■ Instruction 1
Name each day of the week on which the passage on graduate seminars says a seminar was held, in the order the passage mentions them.
■ Instruction 2
Continue the passage on graduate seminars, picking up after its final sentence.

■ Passage shown
· · ·

When I started graduate school to study organic chemistry, the department required all first year students to attend three seminars each week during the fall quarter. Using these weekly sessions, the faculty intended to introduce us to different areas within the field, help us narrow down our chemistry interests, and give us an idea of which professors we’d consider working for.
In the one held on Fridays, an older professor invited fellow friends and past students with careers in various chemistry fields to share what they did at work and the path that they took to get there. For our Wednesday evening seminar, we sat in a small classroom while each chemistry professor presented their research interests and recent published projects, hoping to persuade a few students to join their group. (We jokingly referred to that as “Speed Dating the Professors!”)
Both first and second year graduate students were required to attend the final set of seminars, which were held late on Tuesday afternoons in a stadium seating-style lecture hall, throughout the entire year. For these, each professor in the department invited another professor at a different university to give a talk about their research, intending to teach us new concepts and facilitate networking across the nation.
Partially out of generosity—and partially as a bribe to get us to both go and stay awake for the full 1½ hours of those seminars—the department always supplied snacks. In a smaller classroom directly across from the lecture hall, some of the faculty set up two large metal dispensers: one with coffee, the other with hot water with a basket of tea bags beside it. With how little sleep we got in graduate school, the caffeine always helped!

· · ·

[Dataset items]

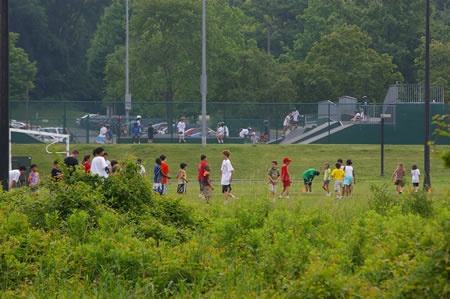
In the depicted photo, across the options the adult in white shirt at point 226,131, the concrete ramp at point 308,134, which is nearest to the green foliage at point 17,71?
the adult in white shirt at point 226,131

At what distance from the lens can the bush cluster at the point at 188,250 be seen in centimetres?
642

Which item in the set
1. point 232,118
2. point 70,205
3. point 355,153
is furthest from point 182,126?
point 70,205

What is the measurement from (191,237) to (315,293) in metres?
3.64

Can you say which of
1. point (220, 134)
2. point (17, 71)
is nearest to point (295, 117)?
point (220, 134)

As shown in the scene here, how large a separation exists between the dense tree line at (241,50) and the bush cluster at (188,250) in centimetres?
4349

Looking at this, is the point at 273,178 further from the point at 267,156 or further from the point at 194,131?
the point at 194,131

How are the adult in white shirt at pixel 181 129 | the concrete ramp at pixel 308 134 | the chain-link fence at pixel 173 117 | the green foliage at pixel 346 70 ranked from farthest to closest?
the green foliage at pixel 346 70
the concrete ramp at pixel 308 134
the adult in white shirt at pixel 181 129
the chain-link fence at pixel 173 117

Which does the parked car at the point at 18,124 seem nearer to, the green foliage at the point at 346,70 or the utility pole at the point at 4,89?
the green foliage at the point at 346,70

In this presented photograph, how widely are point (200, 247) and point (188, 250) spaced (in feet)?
0.55

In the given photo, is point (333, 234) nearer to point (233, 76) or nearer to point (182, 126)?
point (182, 126)

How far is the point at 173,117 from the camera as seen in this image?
141 ft

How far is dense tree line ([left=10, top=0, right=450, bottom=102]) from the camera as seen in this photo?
2131 inches

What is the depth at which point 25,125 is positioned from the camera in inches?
1603

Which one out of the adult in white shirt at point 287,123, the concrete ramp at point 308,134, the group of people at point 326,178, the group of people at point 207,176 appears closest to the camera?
the group of people at point 207,176
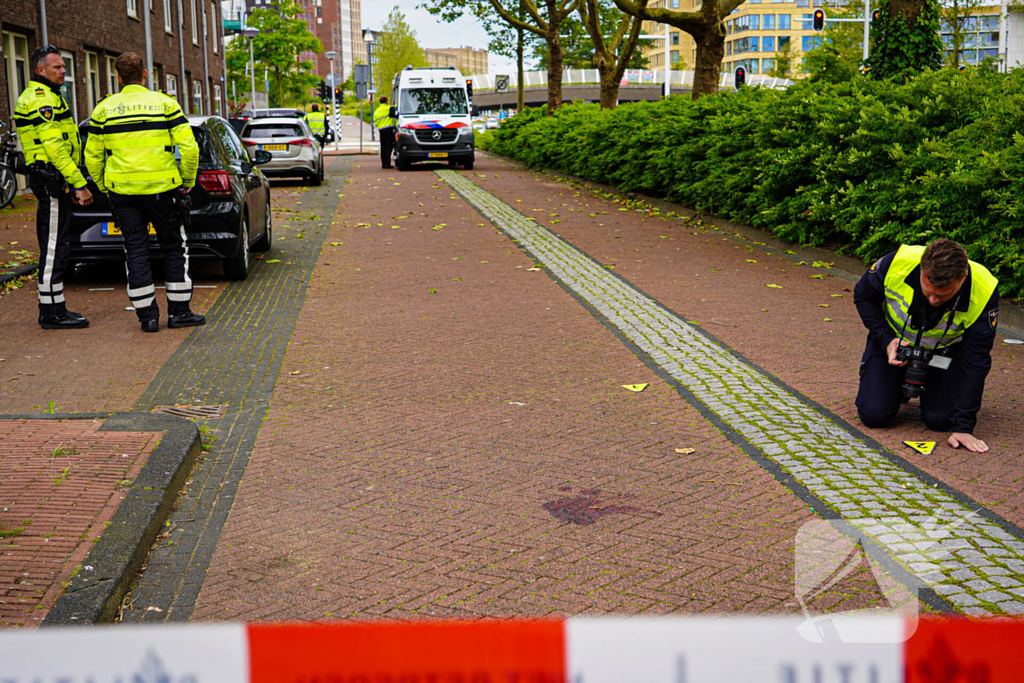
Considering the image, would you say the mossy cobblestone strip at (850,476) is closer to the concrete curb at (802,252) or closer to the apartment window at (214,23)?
the concrete curb at (802,252)

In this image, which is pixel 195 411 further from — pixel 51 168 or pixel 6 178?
pixel 6 178

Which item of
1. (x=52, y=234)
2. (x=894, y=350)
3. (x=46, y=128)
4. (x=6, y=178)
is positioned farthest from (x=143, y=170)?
(x=6, y=178)

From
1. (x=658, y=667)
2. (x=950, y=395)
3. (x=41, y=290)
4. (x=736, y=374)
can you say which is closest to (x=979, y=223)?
(x=736, y=374)

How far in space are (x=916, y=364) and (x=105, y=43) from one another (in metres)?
25.0

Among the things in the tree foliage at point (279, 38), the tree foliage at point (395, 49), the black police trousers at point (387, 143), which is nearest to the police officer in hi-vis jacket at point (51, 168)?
the black police trousers at point (387, 143)

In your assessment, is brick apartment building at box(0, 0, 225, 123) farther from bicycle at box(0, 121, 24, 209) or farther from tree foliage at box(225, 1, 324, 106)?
tree foliage at box(225, 1, 324, 106)

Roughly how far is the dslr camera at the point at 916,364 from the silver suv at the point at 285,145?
20002 millimetres

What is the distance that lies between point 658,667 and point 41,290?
8.11 meters

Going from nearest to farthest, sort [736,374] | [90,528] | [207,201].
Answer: [90,528] → [736,374] → [207,201]

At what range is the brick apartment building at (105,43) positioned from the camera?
20562 millimetres

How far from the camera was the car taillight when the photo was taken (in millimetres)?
10250

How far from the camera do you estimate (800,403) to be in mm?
6273

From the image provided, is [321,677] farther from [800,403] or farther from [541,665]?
[800,403]

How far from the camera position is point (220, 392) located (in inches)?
259
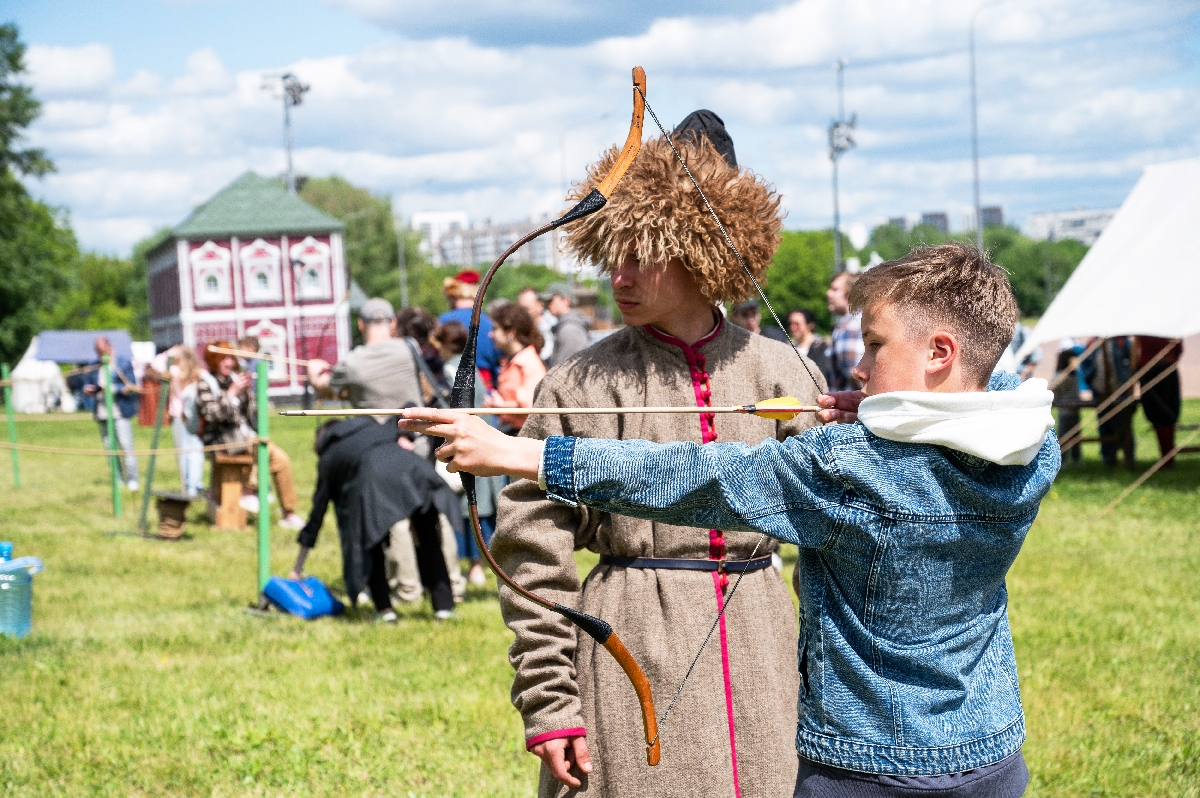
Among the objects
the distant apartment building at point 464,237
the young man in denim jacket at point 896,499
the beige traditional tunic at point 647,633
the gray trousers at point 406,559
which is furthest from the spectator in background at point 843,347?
the distant apartment building at point 464,237

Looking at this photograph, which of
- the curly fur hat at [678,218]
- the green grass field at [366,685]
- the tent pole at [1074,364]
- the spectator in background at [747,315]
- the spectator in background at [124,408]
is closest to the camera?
the curly fur hat at [678,218]

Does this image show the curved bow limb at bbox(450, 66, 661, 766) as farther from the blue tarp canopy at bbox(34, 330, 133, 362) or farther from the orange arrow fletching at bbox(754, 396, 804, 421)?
the blue tarp canopy at bbox(34, 330, 133, 362)

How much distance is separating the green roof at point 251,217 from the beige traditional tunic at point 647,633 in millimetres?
49318

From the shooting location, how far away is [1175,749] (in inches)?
171

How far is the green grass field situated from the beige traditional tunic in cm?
10

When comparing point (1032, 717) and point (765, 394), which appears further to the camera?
point (1032, 717)

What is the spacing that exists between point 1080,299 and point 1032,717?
695cm

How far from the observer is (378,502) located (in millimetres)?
6457

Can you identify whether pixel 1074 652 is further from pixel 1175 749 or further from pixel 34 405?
pixel 34 405

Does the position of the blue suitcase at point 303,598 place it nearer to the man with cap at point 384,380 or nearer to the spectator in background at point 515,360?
the man with cap at point 384,380

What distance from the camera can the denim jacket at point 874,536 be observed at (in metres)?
1.59

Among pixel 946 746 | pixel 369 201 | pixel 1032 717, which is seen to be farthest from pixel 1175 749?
pixel 369 201

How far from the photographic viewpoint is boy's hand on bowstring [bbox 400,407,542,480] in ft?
5.08

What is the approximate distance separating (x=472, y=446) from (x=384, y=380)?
5090mm
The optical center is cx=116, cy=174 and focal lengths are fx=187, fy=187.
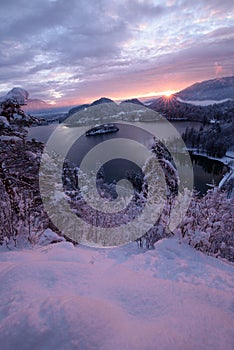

· · ·

■ Final answer 1
Friday, Wednesday, Tuesday

■ Final answer 2
Next to the drinks, a pile of napkins and multiple packages of cookies always sat, ready to be devoured. The flavors varied between weeks, ranging from Oreos and Keebler Elves to Fig Newtons and knock-off Girl Scout Cookies to Nutter Butters and super soft Chewy Chips Ahoy!, but they were always store-bought… And there were never enough to go around, so we knew to get there early if we wanted any treats!
Although I’ll almost never turn down free cookies, it would’ve been even better if those seminar treats had been homemade, like these Chocolate Chip Peanut Butter Banana Cookies. But with more than 200 students, we probably would’ve fought over every last crumb of these chewy cookies… They’re just that good!
These healthier cookies start with white whole wheat flour. Unlike regular whole wheat flour, white whole wheat flour is made from a special variety of white wheat that gives it a lighter taste and texture. It still has the same health benefits, but with a texture closer to that of all-purpose, white whole wheat flour is perfect for soft and tender baked goodies—like these cookies! You can find it on the baking aisle of many grocery stores.
Note: Whole wheat pastry flour would be a great substitute if you can’t find white whole wheat flour, and regular whole wheat flour would still work in a pinch.
Next comes the mashed banana. You’ll use mashed banana instead of eggs to bind these cookies together, and it gives the cookies a sweet fruit flavor, too. Coupled with the strong flavors of peanut butter and chocolate, the banana taste isn’t overwhelming, just prominent enough to notice. Use the spottiest bananas you can find!
And now for the most important part… The peanut butter! I highly recommend using homemade, like my easy blender peanut butter. It’s ready in just 5 minutes and tastes a million times better than store-bought! Its flavor is purer, and it lacks any of the preservatives or artificial ingredients that many store-bought brands contain. I always keep a jar of that homemade PB in my fridge!
My other favorite part? The chocolate chips, of course! I’m a huge chocoholic… That’s why I wrote a chocolate cookbook! I use both regular-sized and mini chips to ensure that every bite contains at least a morsel of chocolate. If you can find them, try these dark chocolate chips in these cookies. They melt really well and give the treats an extra rich flavor!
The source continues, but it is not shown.